Trustees must meet the following requirements when running an SMSF:

  • Make sure that the sole purpose of the SMSF is to set you up for retirement or to provide death benefits
  • Create an investment strategy which considers all of the SMSF’s circumstances including investment risk, likely investment returns, liquidity and cash flow requirements, diversification of investments and insurance for members.
  • Separate the SMSF’s assets and your personal assets, so they’re not mixed
  • Comply with the superannuation and taxation laws for all contributions received by the fund and benefits paid to members
  • Keep updated SMSF records for the right amount of time and notify the Australian Taxation Office of any important changes to the fund
  • Arrange for an independent, ASIC registered approved SMSF auditor to audit the SMSF
  • Lodge the SMSF’s annual return with the Australian Taxation Office
  • Be aware of the penalties that may result from breaching superannuation or taxation laws
  • Follow the superannuation investment guidelines, so your SMSF investments don’t break any rules, including:
  • Don’t use the fund to lend to or provide financial assistance to members or relatives, for example, paying a relative’s school fees from the SMSF’s assets
  • Don’t purchase assets from fund members or related parties (except in special circumstances), for example, an SMSF member cannot sell the SMSF a residential property they own
  • Don’t borrow money (except in limited circumstances)
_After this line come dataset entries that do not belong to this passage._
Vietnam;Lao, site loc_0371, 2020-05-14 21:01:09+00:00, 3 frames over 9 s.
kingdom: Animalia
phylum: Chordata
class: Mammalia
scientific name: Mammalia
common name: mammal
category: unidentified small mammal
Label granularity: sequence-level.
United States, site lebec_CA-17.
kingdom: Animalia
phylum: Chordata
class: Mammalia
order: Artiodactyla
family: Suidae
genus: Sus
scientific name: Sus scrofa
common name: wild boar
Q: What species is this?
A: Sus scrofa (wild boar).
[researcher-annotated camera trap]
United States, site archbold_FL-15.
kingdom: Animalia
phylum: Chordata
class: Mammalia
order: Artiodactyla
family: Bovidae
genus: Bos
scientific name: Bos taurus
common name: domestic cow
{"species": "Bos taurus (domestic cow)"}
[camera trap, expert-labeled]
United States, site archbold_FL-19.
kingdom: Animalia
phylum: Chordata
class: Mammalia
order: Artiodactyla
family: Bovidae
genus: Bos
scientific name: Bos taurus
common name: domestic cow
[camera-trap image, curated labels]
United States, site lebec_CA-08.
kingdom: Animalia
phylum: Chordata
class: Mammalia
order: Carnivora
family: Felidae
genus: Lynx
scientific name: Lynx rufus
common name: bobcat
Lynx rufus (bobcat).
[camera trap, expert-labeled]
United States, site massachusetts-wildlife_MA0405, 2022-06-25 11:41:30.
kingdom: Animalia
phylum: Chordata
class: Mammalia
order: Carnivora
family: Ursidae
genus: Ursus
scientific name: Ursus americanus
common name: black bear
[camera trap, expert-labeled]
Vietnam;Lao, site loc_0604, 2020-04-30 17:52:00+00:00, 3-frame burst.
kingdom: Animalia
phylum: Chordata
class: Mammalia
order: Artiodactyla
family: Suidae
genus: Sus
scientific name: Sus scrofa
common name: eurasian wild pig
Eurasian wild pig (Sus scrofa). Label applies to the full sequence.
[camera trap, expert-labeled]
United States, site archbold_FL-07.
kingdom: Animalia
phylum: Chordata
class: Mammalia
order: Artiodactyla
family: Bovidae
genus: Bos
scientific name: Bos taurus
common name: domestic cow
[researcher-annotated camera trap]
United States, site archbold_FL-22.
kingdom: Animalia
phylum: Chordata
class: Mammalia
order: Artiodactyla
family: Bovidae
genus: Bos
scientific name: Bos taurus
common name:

  • Don’t hold more than 5% of the fund’s investments in “in-house assets”. An in-house asset is a loan to or investment in a related party of the fund or an asset released to a related party. For example, investing in a company controlled by a member of the SMSF would be an in-house asset
  • Don’t enter into investments or selling fund assets on a non-arms length basis; for example, the SMSF should not sell an asset to one of its members at a price below its true market value.